Fadi Toon. See libex.eu

"Assad at the helm, otherwise we set fire to the countryside" was the slogan the Assad loyal thugs sprayed on the ruins after their raids. For while the United Nations was sitting on the fence and wobbling (as usual), Bashar did everything but wobble: he briefly and cashly struck back against the Arab Spring. Here he needed two important lessons from his father's time in the presidential chair, first and foremost on how to deal with rebellion, as in Hama in 1982, where the rebellion was brutally and bloody broken. Pure and wild violence to give a clear warning to other rebels. But also, and perhaps more importantly, the strategic lesson the regime gained in Lebanon: Since Syria is a land of limited natural resources, Hafez decided to sell the only valuable resource they possess – the country's geographical position – to the highest bidder. First in the power play that took place during the Cold War, then in the war between Israel and Palestine, and then during the war against Saddam Hussein, when US President George Bush was to "export democracy". And today in the "war on terror". In Lebanon, Hafez gave his support to Arafat and the Palestinian freedom fighters before turning to them next. This strategy is still the backbone of Assad's regime, writes Sam Dagher. The regime throws gasoline on conflicts that are already in full fire, and then presents itself as the only solution to the problem.

A cynical strategist

That was the strategy Bashar also used for the jihadists: As Assad hunted for secular activists, he released all Islamist rebels from the prisons. And he never did anything to thwart IS's progress. In fact, on the contrary. I was the only Western journalist in IS-controlled Aleppo, and I remember that time as a time of few air strikes. Assad quickly withdrew its forces from Raqqa, then from Palmyra, and from all areas consumed by the caliphate. Step by step he transformed himself into the least evil. And he succeeded.

The jihadists are a consequence of the war in Syria – not the cause of it.

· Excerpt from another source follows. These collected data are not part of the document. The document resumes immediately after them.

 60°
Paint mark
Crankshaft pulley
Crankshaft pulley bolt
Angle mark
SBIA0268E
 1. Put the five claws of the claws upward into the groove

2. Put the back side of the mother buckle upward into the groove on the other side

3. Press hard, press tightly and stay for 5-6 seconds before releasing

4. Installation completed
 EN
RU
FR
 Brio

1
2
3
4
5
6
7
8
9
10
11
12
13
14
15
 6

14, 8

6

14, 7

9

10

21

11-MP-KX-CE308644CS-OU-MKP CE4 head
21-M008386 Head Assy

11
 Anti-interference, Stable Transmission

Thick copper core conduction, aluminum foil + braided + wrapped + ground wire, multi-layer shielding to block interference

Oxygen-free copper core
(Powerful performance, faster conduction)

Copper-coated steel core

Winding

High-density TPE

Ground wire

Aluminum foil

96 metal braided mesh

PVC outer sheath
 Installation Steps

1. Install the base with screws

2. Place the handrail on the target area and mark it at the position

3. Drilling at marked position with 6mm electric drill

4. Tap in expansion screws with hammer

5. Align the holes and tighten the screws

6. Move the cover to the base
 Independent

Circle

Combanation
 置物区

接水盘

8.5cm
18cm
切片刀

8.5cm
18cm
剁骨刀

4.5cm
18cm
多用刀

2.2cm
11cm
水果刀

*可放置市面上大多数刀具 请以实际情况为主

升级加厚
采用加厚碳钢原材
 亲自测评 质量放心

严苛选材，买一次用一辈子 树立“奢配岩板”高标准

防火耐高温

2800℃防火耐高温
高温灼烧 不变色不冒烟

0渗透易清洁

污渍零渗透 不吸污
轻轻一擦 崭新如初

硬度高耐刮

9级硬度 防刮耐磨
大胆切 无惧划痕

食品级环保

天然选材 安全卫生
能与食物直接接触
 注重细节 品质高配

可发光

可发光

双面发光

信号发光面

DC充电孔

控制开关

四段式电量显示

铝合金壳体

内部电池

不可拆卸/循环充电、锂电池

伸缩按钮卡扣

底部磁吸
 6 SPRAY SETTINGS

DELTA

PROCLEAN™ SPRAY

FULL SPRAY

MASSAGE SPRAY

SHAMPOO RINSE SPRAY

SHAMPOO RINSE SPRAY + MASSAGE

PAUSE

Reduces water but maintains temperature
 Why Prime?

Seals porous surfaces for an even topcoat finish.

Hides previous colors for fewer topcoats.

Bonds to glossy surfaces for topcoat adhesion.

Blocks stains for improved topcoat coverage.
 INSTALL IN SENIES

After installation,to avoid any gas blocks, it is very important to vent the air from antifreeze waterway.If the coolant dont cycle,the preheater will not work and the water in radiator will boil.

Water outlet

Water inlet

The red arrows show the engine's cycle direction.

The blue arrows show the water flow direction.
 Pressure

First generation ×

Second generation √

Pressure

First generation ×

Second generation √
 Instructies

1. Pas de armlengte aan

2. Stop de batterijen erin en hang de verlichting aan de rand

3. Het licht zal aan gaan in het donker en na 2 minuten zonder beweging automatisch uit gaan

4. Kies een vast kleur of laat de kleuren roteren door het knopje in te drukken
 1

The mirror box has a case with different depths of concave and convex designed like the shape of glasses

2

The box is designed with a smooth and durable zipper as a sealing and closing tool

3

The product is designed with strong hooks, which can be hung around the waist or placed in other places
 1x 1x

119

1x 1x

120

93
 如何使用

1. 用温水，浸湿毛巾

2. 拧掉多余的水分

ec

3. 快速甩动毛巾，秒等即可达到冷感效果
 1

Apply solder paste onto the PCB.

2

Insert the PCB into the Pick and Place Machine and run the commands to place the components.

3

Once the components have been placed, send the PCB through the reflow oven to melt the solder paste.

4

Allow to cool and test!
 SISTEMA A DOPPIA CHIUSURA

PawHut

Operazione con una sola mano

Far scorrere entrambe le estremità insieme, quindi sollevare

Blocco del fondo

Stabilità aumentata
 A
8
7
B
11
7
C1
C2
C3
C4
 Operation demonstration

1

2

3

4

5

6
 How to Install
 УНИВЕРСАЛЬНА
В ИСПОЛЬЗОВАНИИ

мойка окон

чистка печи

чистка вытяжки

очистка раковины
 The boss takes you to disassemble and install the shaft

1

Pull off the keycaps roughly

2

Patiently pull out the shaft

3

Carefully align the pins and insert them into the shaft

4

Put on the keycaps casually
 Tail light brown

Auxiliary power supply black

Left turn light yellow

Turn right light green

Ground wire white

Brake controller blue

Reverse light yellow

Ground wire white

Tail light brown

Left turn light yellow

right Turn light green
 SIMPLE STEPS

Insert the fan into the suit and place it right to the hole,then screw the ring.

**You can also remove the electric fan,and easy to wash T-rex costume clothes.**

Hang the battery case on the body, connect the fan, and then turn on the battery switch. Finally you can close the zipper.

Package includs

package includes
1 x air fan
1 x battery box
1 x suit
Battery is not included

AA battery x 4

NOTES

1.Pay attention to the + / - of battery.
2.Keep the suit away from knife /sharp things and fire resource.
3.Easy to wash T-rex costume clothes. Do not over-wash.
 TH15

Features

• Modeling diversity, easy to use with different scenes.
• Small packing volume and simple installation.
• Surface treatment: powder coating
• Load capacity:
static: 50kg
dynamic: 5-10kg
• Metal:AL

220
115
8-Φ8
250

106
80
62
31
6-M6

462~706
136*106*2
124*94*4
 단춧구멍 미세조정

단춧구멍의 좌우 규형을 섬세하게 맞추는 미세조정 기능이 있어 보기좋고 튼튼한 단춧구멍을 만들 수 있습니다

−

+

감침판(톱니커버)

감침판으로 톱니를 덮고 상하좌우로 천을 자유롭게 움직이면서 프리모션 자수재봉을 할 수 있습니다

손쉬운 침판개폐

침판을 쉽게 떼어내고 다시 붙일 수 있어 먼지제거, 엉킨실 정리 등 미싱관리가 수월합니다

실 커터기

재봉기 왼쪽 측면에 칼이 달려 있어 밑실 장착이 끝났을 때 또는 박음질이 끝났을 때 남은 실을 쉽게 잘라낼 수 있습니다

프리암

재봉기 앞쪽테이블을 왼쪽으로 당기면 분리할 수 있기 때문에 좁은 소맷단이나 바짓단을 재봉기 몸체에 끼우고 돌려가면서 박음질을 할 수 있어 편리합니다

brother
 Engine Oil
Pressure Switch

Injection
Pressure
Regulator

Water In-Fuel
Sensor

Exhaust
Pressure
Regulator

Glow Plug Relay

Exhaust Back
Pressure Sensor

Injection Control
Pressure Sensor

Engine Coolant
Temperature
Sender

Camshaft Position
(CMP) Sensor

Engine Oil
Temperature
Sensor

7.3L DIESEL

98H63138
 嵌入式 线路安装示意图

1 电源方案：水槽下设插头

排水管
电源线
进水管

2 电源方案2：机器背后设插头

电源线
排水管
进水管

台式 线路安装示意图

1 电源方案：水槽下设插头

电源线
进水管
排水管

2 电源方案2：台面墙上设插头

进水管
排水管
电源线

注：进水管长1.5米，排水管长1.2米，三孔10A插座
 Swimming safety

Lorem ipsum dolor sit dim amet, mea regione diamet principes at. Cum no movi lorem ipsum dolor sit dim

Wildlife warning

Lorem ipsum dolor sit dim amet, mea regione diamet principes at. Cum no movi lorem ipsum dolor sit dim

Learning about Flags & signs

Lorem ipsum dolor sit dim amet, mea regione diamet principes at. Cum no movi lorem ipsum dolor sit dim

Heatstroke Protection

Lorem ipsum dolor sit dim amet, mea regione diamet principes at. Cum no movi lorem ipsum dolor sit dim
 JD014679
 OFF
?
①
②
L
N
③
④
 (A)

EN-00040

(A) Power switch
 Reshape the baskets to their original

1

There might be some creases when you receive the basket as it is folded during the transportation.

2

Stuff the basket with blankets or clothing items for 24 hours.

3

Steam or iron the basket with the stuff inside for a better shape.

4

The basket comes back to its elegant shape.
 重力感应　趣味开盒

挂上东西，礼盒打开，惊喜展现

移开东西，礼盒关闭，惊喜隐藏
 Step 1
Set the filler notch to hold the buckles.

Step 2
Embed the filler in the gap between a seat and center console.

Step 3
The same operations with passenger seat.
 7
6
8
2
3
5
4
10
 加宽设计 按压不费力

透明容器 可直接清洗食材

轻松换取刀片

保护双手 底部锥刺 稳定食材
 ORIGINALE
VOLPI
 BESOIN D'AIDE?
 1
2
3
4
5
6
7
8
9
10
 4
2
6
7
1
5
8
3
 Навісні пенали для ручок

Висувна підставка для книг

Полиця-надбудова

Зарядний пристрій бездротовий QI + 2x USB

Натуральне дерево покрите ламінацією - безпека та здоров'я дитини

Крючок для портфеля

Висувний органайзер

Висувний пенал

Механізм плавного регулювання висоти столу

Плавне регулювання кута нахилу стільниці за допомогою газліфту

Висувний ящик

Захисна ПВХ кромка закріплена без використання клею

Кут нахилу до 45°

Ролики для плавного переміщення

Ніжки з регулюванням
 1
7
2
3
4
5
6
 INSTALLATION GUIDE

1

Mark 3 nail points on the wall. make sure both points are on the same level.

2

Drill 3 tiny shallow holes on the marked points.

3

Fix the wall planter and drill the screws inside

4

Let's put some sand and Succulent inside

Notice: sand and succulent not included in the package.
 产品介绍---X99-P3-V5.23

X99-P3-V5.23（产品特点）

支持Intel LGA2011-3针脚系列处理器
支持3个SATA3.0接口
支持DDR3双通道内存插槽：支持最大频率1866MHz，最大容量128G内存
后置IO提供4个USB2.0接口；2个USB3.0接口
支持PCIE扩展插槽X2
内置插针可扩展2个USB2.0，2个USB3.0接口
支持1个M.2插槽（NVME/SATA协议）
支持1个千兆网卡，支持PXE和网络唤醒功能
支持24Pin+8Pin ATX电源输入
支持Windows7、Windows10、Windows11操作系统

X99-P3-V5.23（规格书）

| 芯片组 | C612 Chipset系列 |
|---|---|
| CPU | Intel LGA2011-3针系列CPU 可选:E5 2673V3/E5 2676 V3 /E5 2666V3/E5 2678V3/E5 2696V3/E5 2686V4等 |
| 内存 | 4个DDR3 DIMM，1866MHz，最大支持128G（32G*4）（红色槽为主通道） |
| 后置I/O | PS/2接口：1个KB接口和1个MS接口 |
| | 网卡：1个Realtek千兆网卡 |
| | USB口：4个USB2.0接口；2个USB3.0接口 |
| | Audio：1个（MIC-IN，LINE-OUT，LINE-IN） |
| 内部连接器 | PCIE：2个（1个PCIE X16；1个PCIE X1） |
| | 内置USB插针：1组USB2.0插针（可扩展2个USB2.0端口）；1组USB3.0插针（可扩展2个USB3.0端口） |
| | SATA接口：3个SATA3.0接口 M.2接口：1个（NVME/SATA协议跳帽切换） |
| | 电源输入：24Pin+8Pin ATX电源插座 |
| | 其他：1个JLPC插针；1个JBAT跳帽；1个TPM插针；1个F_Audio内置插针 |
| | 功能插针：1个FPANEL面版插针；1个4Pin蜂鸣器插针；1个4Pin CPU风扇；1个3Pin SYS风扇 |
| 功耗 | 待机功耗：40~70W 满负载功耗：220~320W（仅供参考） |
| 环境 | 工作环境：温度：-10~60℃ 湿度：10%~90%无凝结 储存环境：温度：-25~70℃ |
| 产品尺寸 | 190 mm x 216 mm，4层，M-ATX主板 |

However, it turned out that neither Iran, Russia nor Hezbollah were his best allies; they were just the most visible. The split and weakening of the opposition has been absolutely crucial. It was broken down by internal facts created by conflicting pressures from Saudi Arabia and the United Arab Emirates on the one hand and from Turkey and Qatar on the other. In addition to the hesitant West that is so terrified to get involved in a new Iraq. The Americans and Europeans have supplied the rebels with only light weapons; they did not want the rebels to be superior and win, only to prevent Assad from doing so, thereby forcing him to compromise. But the West achieved nothing, since the United Nations simultaneously provided relief, and with it basically supported Assad: While the Security Council was blocked by Russian President Putin, the UN distributed food and medicine through organizations selected by Assad's regime. Without ever checking where the food and medicine ended up. And in this way, the UN helped Assad to starve the areas the rebels had control over, and to tell the world community that he was the only one capable of providing a normal Syria. A Syria where French wine is served.

Assad or We Burn the Country is compelling reading because it is the first to deal with Assad's regime. And, more importantly: because it deals with us.